A: There are a few things we can take away from your work. Indeed,
$$\ker(T)=\{A\in M_2({\bf R}): AB-BA=0\}$$
and $${\rm im}(T)=\{C\in M_{2}({\bf R}): \exists A\in M_{2}({\bf R}): AB-BA=C\}.$$
From here, we could continue by definition. But perhaps a more efficient way is to translate the problem in terms of the matrix representation of $T$ as pointed out DonAntonio. I will give a sketch, for now.

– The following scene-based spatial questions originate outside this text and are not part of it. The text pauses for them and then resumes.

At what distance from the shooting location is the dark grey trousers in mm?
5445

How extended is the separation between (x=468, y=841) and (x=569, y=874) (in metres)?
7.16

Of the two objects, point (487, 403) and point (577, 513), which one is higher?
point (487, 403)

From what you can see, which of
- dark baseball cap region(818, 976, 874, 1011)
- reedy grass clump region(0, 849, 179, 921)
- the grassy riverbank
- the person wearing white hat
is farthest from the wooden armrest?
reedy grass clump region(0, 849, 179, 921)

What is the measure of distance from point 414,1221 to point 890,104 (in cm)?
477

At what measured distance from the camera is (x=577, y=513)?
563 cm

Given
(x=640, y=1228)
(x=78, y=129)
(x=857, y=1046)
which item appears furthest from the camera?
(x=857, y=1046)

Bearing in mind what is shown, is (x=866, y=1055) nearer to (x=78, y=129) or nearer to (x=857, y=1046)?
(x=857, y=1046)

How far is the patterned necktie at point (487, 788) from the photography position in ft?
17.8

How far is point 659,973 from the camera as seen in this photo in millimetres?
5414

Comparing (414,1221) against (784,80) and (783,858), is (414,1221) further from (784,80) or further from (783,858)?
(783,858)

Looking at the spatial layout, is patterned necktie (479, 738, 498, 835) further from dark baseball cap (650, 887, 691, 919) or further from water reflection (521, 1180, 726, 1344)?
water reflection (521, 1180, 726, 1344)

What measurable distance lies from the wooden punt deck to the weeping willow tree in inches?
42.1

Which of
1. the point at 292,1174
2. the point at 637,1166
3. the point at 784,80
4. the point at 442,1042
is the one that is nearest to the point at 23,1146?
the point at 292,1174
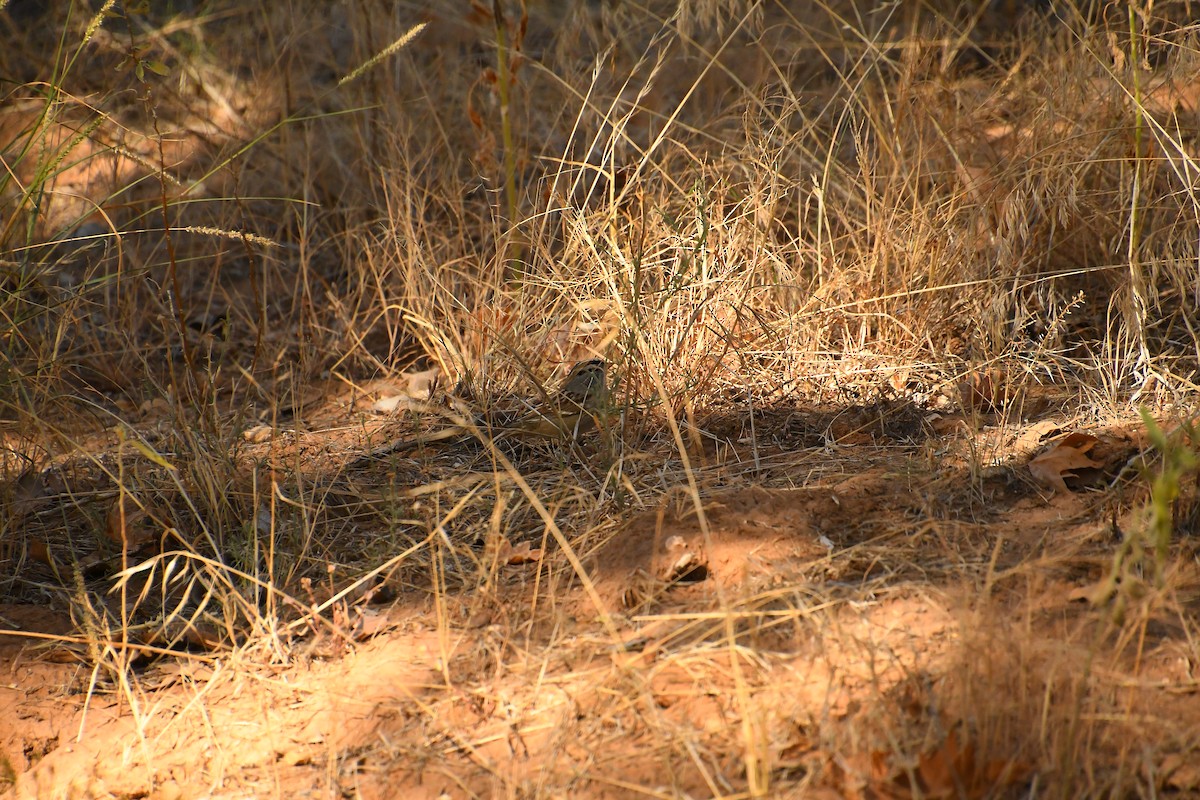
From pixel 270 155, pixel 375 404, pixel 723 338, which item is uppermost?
pixel 270 155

Take $B:=\begin{bmatrix}a&b\\c&d\end{bmatrix}$ and we can work with the canonical basis of $M_{2}({\bf R})$, call it,
$$e_{1}:=\begin{bmatrix}1&0\\0&0\end{bmatrix}, e_{2}:=\begin{bmatrix} 0&1\\0&0\end{bmatrix}, e_{3}:=\begin{bmatrix}0&0\\1&0\end{bmatrix}, e_{4}:=\begin{bmatrix}0&0\\0&1\end{bmatrix}$$
First, we can work with the canonical representation of $T$ after with $T$ itself. The matrix representation $[T]$ can be find directly by definition: each column of $[T]$ is the coordinates $[T(e_k)]_{B'}$ respect to the ordered basis $B'=\{e_1,e_2,e_3,e_4\}$. Thus, the structure of $[T]$ will be
$$[T]=\begin{bmatrix}
\uparrow&\uparrow&\uparrow&\uparrow\\
[T(e_1)]_{B'} & [T(e_2)]_{B'} &[T(e_3)]_{B'} &[T(e_4)]_{B'}\\
\downarrow & \downarrow & \downarrow & \downarrow\\
\end{bmatrix}\in M_{4}({\bf R})$$
Then, we can calculate $\ker [T]$ and similarly with ${\rm im} [T]$.
Finally, to return to $T$, we need to find a basis for the kernel and image of the matrix representation and noticed that those vectors are coordinates with respect to $B'$.